[EXTRACTED ENTRIES]:
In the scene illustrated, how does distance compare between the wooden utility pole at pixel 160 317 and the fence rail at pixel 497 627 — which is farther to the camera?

* * *

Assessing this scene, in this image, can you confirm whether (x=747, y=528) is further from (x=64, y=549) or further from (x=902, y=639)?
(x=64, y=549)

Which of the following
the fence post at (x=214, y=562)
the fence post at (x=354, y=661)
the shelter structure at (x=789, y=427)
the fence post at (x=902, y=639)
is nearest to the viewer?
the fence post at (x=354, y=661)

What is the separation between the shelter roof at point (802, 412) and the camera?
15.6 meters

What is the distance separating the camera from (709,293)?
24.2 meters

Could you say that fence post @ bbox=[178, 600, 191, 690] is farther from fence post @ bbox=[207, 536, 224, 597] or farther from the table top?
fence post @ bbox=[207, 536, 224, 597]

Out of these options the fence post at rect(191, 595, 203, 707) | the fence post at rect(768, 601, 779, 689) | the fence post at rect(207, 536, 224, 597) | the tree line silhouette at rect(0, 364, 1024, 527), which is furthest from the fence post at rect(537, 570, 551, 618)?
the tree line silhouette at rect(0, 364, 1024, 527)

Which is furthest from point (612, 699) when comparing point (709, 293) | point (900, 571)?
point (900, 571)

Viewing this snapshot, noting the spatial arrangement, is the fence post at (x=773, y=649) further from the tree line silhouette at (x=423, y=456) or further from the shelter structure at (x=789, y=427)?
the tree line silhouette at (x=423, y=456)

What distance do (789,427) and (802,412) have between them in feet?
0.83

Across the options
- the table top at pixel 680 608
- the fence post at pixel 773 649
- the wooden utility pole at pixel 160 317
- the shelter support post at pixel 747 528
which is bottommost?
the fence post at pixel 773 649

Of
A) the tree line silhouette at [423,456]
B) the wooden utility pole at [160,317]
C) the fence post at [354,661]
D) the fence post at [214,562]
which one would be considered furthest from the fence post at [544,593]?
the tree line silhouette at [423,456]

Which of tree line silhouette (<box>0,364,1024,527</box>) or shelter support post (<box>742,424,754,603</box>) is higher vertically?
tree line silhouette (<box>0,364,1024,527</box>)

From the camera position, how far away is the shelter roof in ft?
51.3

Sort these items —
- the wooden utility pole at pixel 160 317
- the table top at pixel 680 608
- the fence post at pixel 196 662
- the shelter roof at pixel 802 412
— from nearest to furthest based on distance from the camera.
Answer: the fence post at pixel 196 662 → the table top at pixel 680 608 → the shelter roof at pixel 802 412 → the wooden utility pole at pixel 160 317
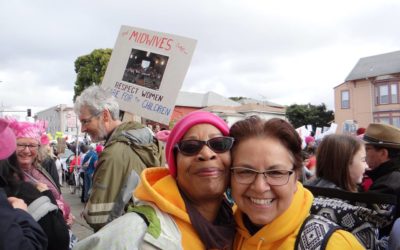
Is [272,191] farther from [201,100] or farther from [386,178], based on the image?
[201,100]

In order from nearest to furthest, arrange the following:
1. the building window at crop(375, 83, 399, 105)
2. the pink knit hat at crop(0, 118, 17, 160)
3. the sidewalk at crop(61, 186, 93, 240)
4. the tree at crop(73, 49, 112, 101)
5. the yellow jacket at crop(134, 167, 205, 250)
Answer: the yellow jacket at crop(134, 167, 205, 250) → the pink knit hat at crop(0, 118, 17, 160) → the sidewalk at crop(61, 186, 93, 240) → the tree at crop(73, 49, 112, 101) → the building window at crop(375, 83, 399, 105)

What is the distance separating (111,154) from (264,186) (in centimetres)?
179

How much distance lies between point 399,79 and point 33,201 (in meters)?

[TASK REQUIREMENTS]: Write out the stretch of records from the line containing "Is [272,191] farther" through the line containing "How much distance", reproducing each line precisely.

[ANSWER TO THIS PROBLEM]:
Is [272,191] farther from [201,100] or farther from [386,178], based on the image?
[201,100]

In order from nearest to furthest, arrange the following:
1. the building window at crop(375, 83, 399, 105)
2. the pink knit hat at crop(0, 118, 17, 160)
3. the sidewalk at crop(61, 186, 93, 240)
4. the tree at crop(73, 49, 112, 101)
5. the yellow jacket at crop(134, 167, 205, 250)
Answer: the yellow jacket at crop(134, 167, 205, 250) → the pink knit hat at crop(0, 118, 17, 160) → the sidewalk at crop(61, 186, 93, 240) → the tree at crop(73, 49, 112, 101) → the building window at crop(375, 83, 399, 105)

What is the distance separating (111,154) from (264,186) (in centimetres)?
179

How much distance lies between point 399,79 and point 33,201 (in meters)?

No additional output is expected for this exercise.